Well, it's going to give location of your IP, not your body (or even your CPU).
I, for example, am in the middle of a cow paddy. But correctly offers the name of the town where my IP is based (not the city to which my body is geographically closer).
Such are the relativities of "locating" a person according to IP.
Quick comment but a disclaimer first - I have a prejudice on this subject since I founded Digital Envoy which was the first IP geotargeting company. I no longer work there and the company was acquired back in 2007.
In general services that are on the cheaper end or free end of the spectrum rely heavily on whois data parsing and analysis. This is a highly inaccurate method of targeting. Companies that are specifically seeking to provide high quality and highly accurate data, like Digital Envoy, do a lot more analysis than just parsing public information. That said, the service is a lot more expensive than these cheap/free service. In the end, you get what you pay for. A lot of people start on these services and then graduate to more expensive services as their needs for accuracy increase.
Honestly, it doesn't really matter to me since I've already had my exit from my company but unfortunately I don't think this is true. Given how much data collection and analysis has to go into good IP geotargeting technology, this really is something that a for-profit company has to do. Otherwise at some point in the last 10 years that Digital Envoy has been around, the company would have been crushed by an open source or cheaper alternative. That isn't true and this is the main reason why, IMHO.

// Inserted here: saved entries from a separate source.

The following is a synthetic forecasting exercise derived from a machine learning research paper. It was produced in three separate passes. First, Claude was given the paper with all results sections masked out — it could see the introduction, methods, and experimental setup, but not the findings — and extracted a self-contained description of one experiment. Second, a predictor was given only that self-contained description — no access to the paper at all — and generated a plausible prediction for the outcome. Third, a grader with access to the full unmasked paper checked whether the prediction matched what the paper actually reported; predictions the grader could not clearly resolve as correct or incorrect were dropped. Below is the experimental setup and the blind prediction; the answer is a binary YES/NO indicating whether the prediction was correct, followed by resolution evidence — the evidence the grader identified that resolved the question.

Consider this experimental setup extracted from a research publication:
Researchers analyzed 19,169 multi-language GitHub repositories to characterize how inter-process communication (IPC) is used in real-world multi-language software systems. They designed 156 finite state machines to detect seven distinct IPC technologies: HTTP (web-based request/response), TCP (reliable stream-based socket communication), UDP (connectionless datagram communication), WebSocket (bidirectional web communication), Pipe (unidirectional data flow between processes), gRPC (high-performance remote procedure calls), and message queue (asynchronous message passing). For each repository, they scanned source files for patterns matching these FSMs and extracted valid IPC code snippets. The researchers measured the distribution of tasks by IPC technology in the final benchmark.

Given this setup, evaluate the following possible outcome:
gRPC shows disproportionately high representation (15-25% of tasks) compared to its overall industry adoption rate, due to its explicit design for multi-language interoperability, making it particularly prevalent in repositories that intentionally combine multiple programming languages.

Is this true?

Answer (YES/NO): NO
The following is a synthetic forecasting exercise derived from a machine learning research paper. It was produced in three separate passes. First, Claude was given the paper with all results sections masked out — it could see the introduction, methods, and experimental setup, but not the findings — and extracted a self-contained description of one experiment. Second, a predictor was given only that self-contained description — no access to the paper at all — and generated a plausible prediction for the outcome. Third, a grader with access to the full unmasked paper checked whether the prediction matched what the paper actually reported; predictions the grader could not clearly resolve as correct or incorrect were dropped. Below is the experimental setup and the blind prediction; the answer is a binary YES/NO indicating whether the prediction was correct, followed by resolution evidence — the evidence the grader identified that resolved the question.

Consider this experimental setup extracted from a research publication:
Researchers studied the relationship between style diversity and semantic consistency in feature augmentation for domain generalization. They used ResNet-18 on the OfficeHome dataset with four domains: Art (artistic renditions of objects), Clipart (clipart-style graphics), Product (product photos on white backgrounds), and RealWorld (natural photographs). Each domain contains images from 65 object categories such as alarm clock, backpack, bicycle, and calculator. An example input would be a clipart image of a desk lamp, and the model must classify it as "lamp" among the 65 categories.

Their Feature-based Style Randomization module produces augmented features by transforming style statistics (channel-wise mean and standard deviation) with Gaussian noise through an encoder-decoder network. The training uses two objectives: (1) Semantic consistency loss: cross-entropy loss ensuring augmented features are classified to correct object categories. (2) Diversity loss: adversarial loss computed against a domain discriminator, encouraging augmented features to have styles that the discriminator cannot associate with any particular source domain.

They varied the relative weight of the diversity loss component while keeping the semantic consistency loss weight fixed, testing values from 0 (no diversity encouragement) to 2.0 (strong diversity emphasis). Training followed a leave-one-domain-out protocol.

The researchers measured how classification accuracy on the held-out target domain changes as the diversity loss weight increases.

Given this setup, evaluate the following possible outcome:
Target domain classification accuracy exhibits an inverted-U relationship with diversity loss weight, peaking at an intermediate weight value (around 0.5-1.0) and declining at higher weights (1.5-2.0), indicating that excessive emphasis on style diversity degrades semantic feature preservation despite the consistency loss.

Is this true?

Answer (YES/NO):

I imagine skyhook should have enormous leverage here. They business is normally the opposite, but it's foolish for them not to use their databases in the reverse. Same applies to large skyhok users such as Google and Apple, as they should have access to all of the same data.
Next, there is Amazon - they know where you live and they know your IP address. Everybody shops at Amazon.
Now, I can't think of an open & free way to collect exact information yet... ideas?
Good ideas but there are issues with this approach. But to explain them here would probably cause me to run out of characters and bore 99% of HN readers. But you're absolutely right that some of these sources could help augment the accuracy of any IP geotargeting system. Unfortunately this type of data has been hard to get a hold of because of either privacy policy issues or some strange beliefe that this was proprietary/trade secret information.
Trust me, I've tried this in the past and came up empty most of the time. That said, it is a really good idea.
Being good and doing good in market doesn't mean everything. If you say so, Linux wouldn't have been developed, as MS, apple has already been in the market and doing great.
Wonder how it fares in different countries (For me, it shows me as London, UK whereas I'm actually a hundred or so miles outside London).